In August, the BBC reported that “drug deaths in England and Wales highest since 1993”. ONS figures were used and the ONS suggested “the increase could possibly be down to an ageing cohort of drug users suffering from the effects of long-term use, as well as new trends in taking certain drugs – including gabapentinoids and benzodiazepines – at the same time as heroin or morphine.” https://www.bbc.co.uk/news/uk-58070848 

This original system does remain but very few addicts can access it – less than 300 people are estimated (based on 2017 FOI request) to currently use legally provided diamorphine.

“While more intensive than methadone, the drug is more successful at keeping people in treatment and away from street drugs, and can be a lifesaving tool for a small percentage of entrenched heroin users.”
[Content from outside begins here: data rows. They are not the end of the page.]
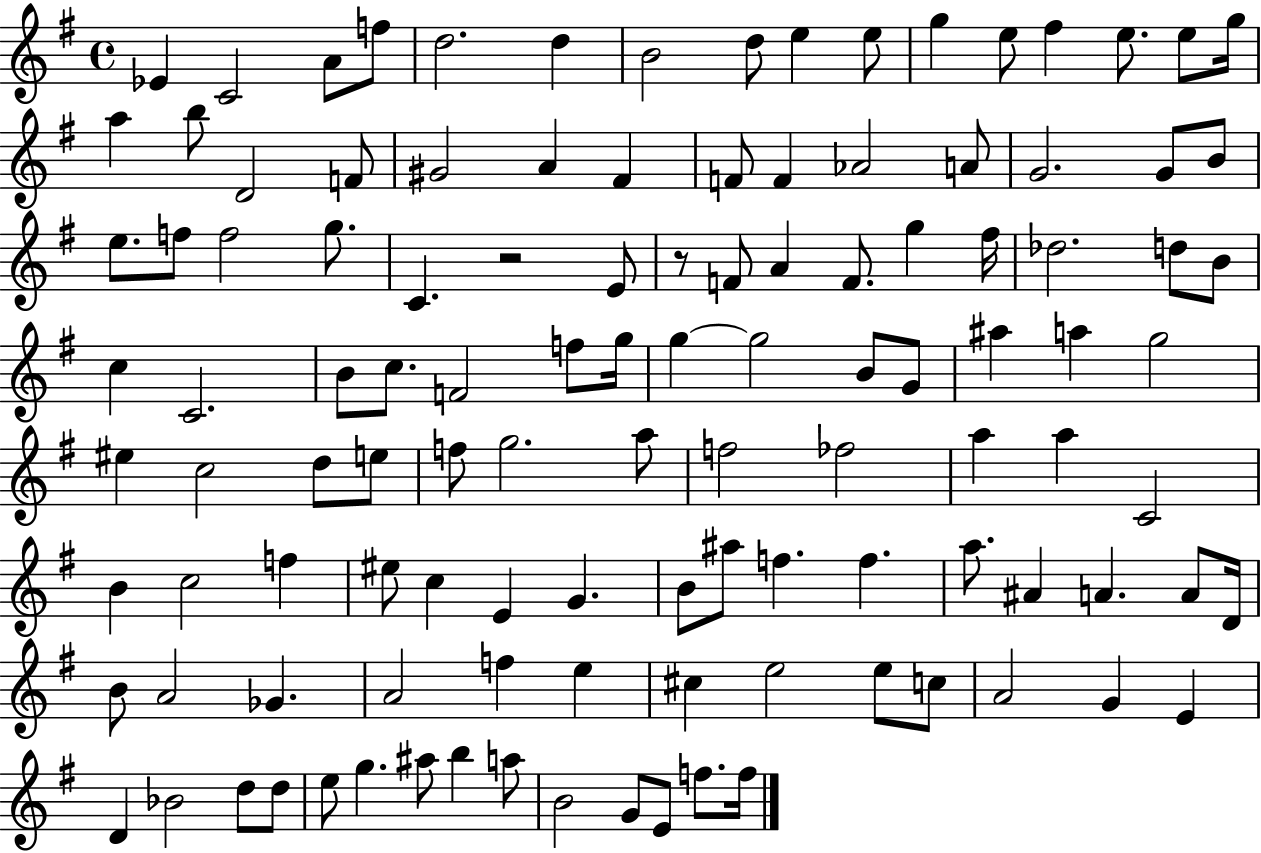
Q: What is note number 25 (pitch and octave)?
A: F4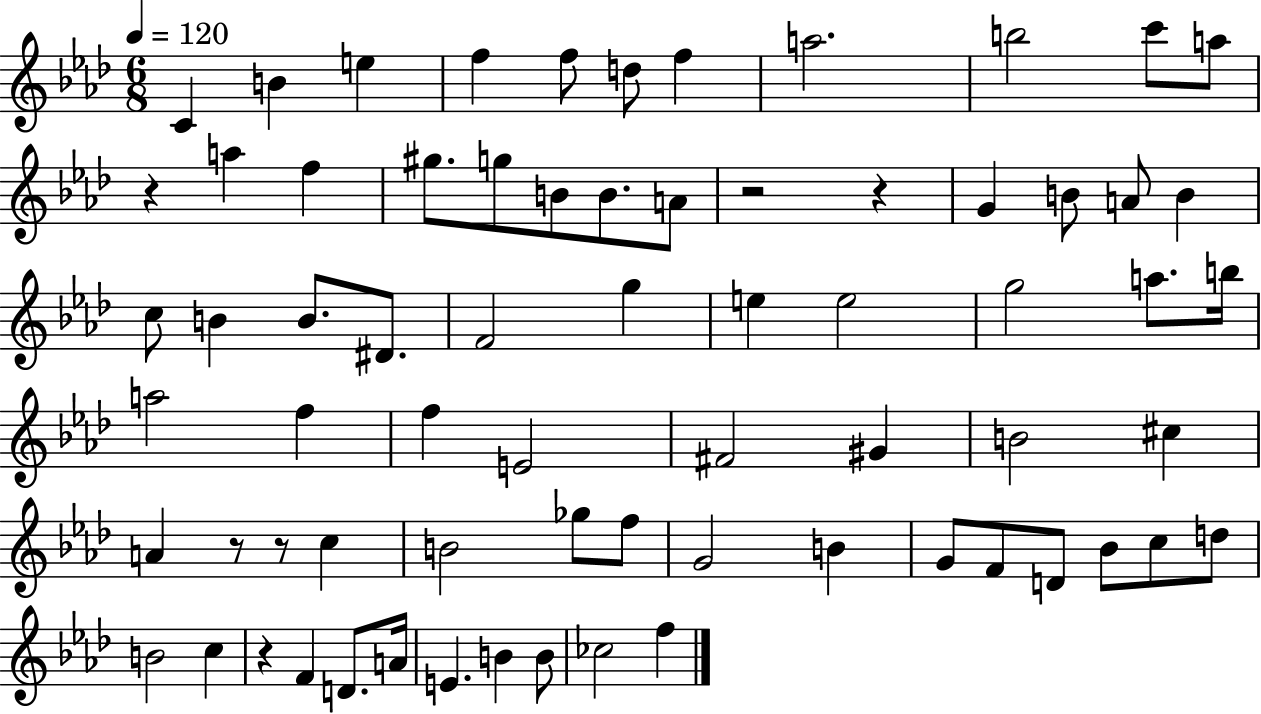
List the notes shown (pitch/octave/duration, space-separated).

C4/q B4/q E5/q F5/q F5/e D5/e F5/q A5/h. B5/h C6/e A5/e R/q A5/q F5/q G#5/e. G5/e B4/e B4/e. A4/e R/h R/q G4/q B4/e A4/e B4/q C5/e B4/q B4/e. D#4/e. F4/h G5/q E5/q E5/h G5/h A5/e. B5/s A5/h F5/q F5/q E4/h F#4/h G#4/q B4/h C#5/q A4/q R/e R/e C5/q B4/h Gb5/e F5/e G4/h B4/q G4/e F4/e D4/e Bb4/e C5/e D5/e B4/h C5/q R/q F4/q D4/e. A4/s E4/q. B4/q B4/e CES5/h F5/q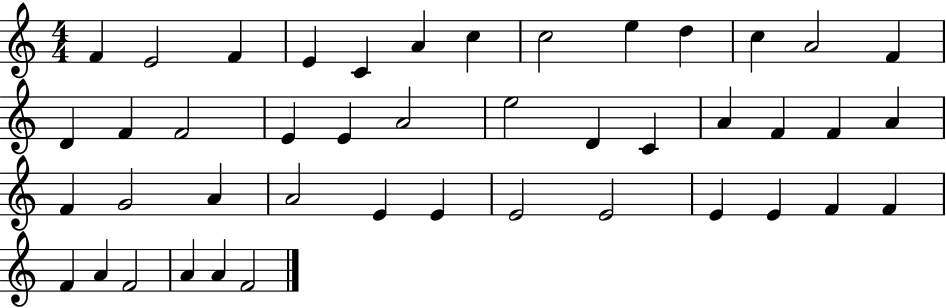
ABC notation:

X:1
T:Untitled
M:4/4
L:1/4
K:C
F E2 F E C A c c2 e d c A2 F D F F2 E E A2 e2 D C A F F A F G2 A A2 E E E2 E2 E E F F F A F2 A A F2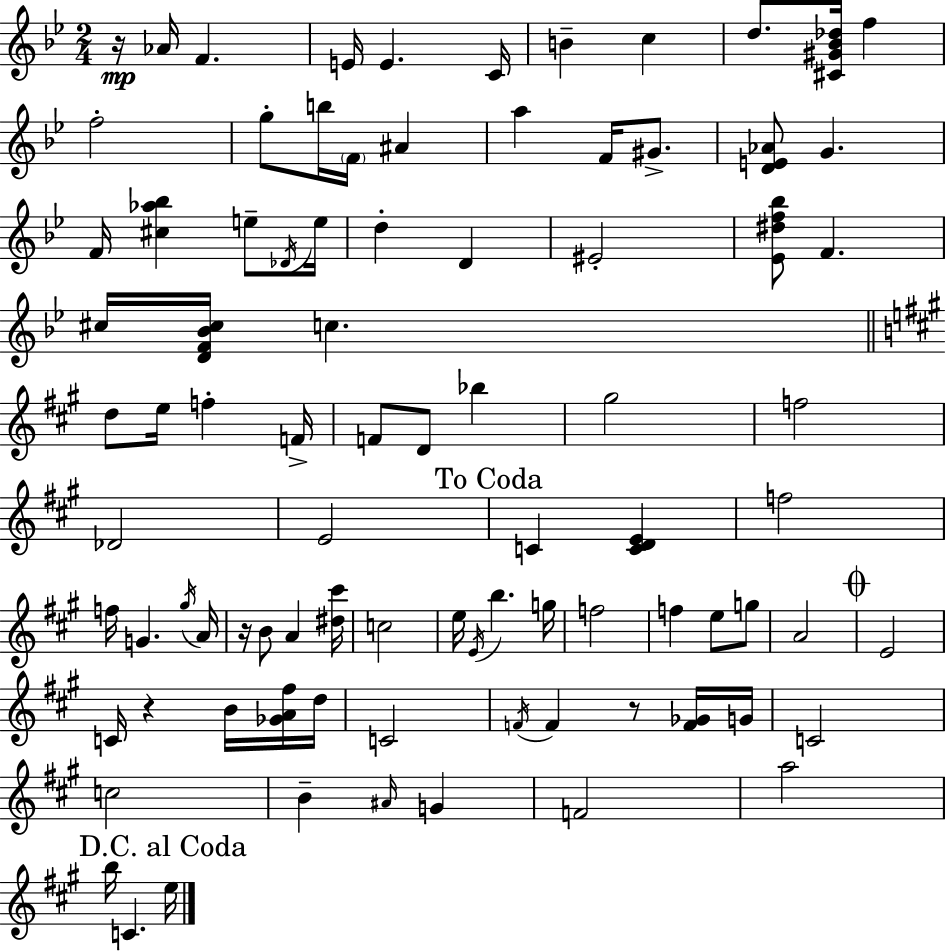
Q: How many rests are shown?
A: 4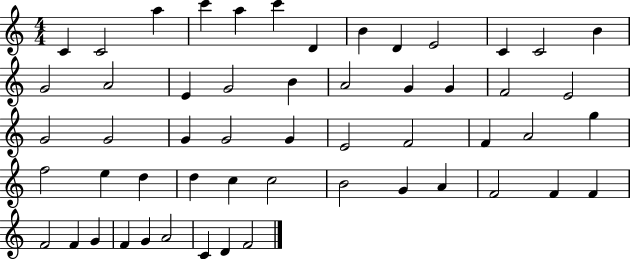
C4/q C4/h A5/q C6/q A5/q C6/q D4/q B4/q D4/q E4/h C4/q C4/h B4/q G4/h A4/h E4/q G4/h B4/q A4/h G4/q G4/q F4/h E4/h G4/h G4/h G4/q G4/h G4/q E4/h F4/h F4/q A4/h G5/q F5/h E5/q D5/q D5/q C5/q C5/h B4/h G4/q A4/q F4/h F4/q F4/q F4/h F4/q G4/q F4/q G4/q A4/h C4/q D4/q F4/h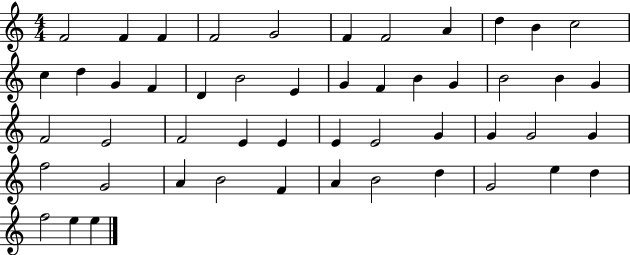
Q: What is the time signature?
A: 4/4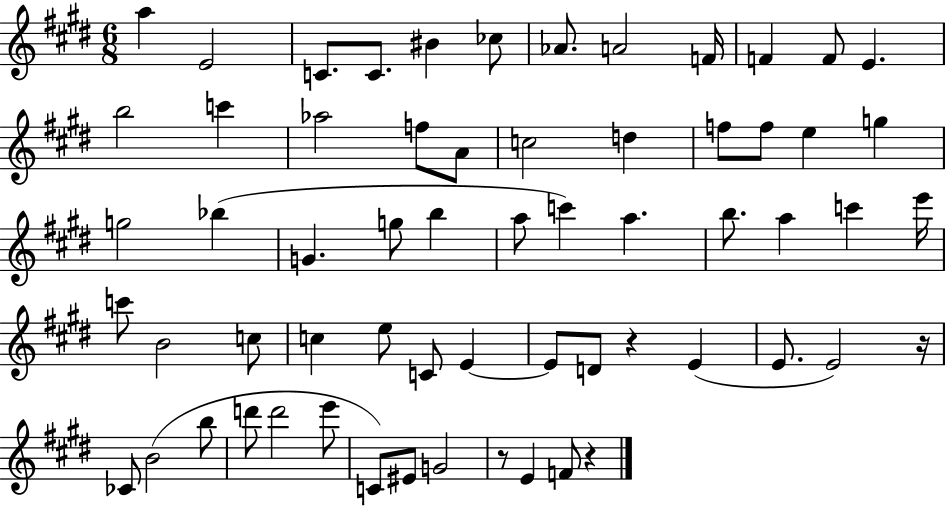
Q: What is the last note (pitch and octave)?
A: F4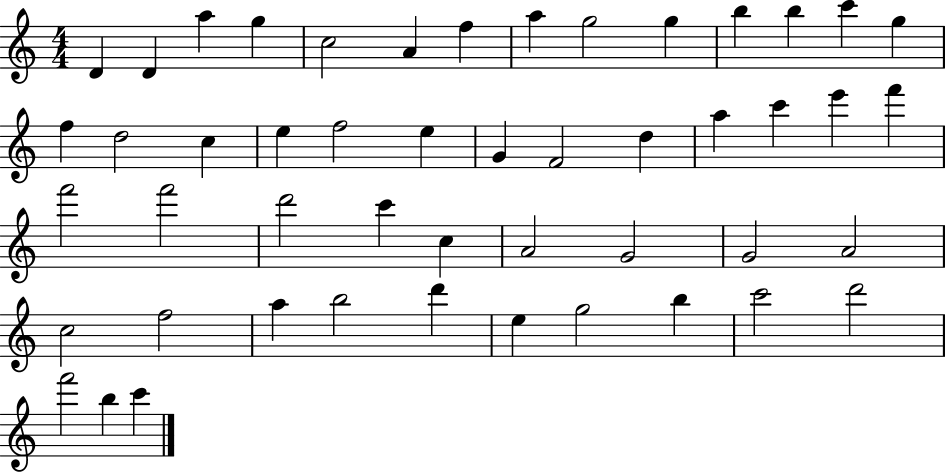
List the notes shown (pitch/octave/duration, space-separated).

D4/q D4/q A5/q G5/q C5/h A4/q F5/q A5/q G5/h G5/q B5/q B5/q C6/q G5/q F5/q D5/h C5/q E5/q F5/h E5/q G4/q F4/h D5/q A5/q C6/q E6/q F6/q F6/h F6/h D6/h C6/q C5/q A4/h G4/h G4/h A4/h C5/h F5/h A5/q B5/h D6/q E5/q G5/h B5/q C6/h D6/h F6/h B5/q C6/q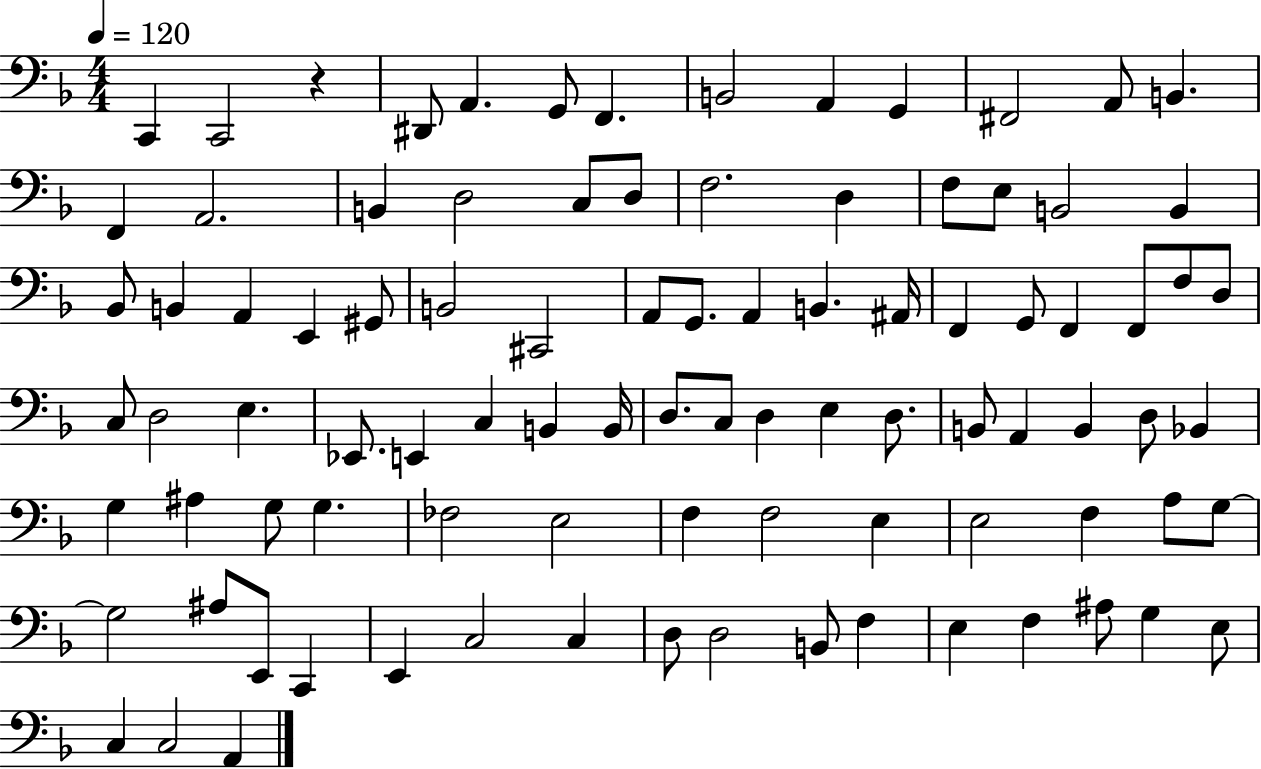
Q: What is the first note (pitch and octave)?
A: C2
Pyramid scheme of addiction

Where drugs are prescribed to users by the state, there is no reason for drug users to introduce others to their drug of choice in order to pay for their own habit. There’s literally no requirement to add anyone to your warped “pyramid scheme” of drug addiction; you can get what you need and continue living your life, raising your prospects of finally reaching a place where you can get clean.

Indeed, it is even rumoured that the reason rates were low during this period between the 1920s and 1960s, was that organised drug gangs just could see there was no market for their wares. When you get your prescription from your friendly local GP, there’s no need to visit the murky world of drug gangs, build up a debt you can’t pay or commit crime to fund your addiction. What’s not to like? What compounds the difficulty today is the fact that waiting lists for substitute opiate prescriptions are so long, but, commit a minor crime and sometimes your prescription from the drugs workers in jail will come almost instantly. So crime really does pay.

Stigma kills

In Denmark, Laura says, they have “shooting galleries”, places where you can go to get clean paraphernalia to help you smoke or “shoot up” your drugs in injectable form. They have nurses to check your injection sites and provide healthcare like vaccinations and vitamins as well as a friendly face. The stigma just isn’t there and it’s treated just like any other health issue. Stigma is one of the biggest barriers to treatment, too, she says and it almost meant death for her, too. It’s not just the difficulty of admitting the problem, it’s what having your addiction on your medical file might mean. Suspicion if you come into hospital needing treatment, what you’re given when you’re genuinely in pain – what treatment you receive for a litany of medical issues will all be coloured with addiction-coloured glasses. 

As a moderate amount of heroin is now more affordable than a pack of 20 cigarettes, deaths attributable to drug poisoning and drug misuse are rising year on year and the fact of the hundreds of associated crimes, it’s time to think seriously about revisiting our history.